Material provided below:
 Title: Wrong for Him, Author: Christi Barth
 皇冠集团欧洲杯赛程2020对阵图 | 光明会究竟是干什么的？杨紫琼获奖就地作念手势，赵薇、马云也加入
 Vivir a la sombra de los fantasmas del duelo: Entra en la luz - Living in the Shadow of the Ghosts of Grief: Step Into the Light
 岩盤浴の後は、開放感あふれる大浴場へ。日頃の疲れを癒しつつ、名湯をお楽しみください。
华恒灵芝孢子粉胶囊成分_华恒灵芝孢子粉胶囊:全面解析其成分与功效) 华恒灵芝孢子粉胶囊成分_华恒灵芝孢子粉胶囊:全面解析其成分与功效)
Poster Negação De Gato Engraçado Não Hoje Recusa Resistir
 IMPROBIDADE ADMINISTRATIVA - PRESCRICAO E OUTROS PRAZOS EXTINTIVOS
End of Material provided.
Material provided below:
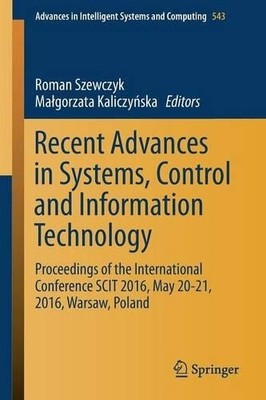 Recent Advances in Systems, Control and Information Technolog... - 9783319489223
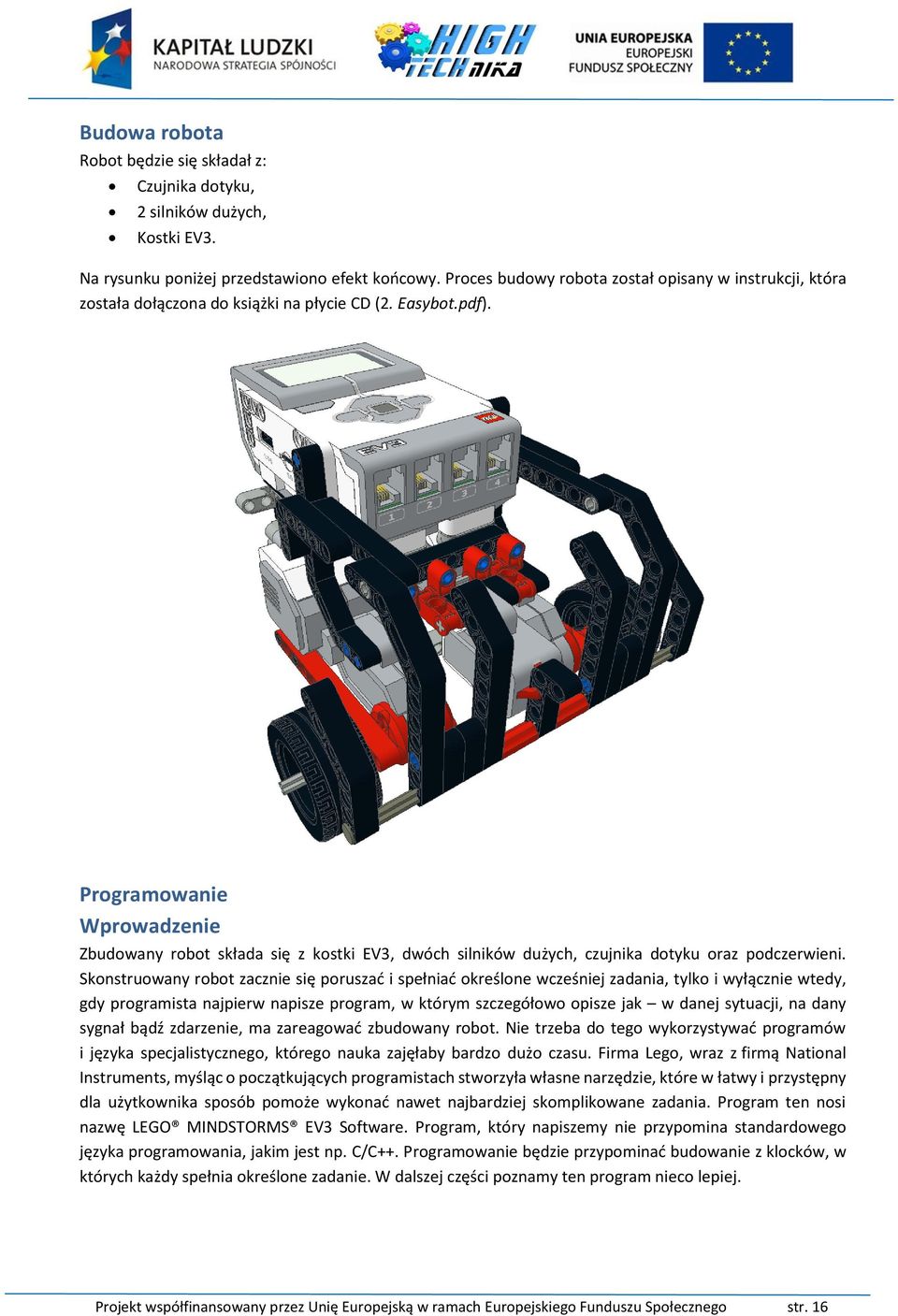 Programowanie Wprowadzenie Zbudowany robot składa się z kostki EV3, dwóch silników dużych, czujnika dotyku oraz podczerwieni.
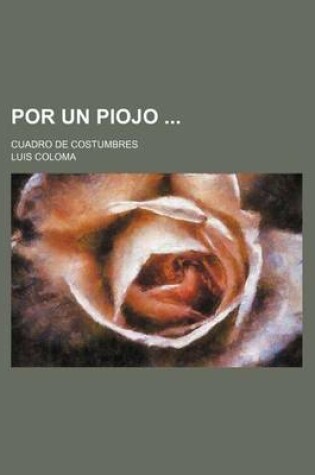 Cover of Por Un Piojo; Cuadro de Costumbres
End of Material provided.
**Exercise prompt:** Within the material above, only the stretch from the line holding "Recent Advances in" through the line holding "Cover of Por Un Piojo; Cuadro de Costumbres" is to be restated exactly. Pictures are dropped.

**Reply to the task:**
 Recent Advances in Systems, Control and Information Technolog... - 9783319489223
 Programowanie Wprowadzenie Zbudowany robot składa się z kostki EV3, dwóch silników dużych, czujnika dotyku oraz podczerwieni.
 Cover of Por Un Piojo; Cuadro de Costumbres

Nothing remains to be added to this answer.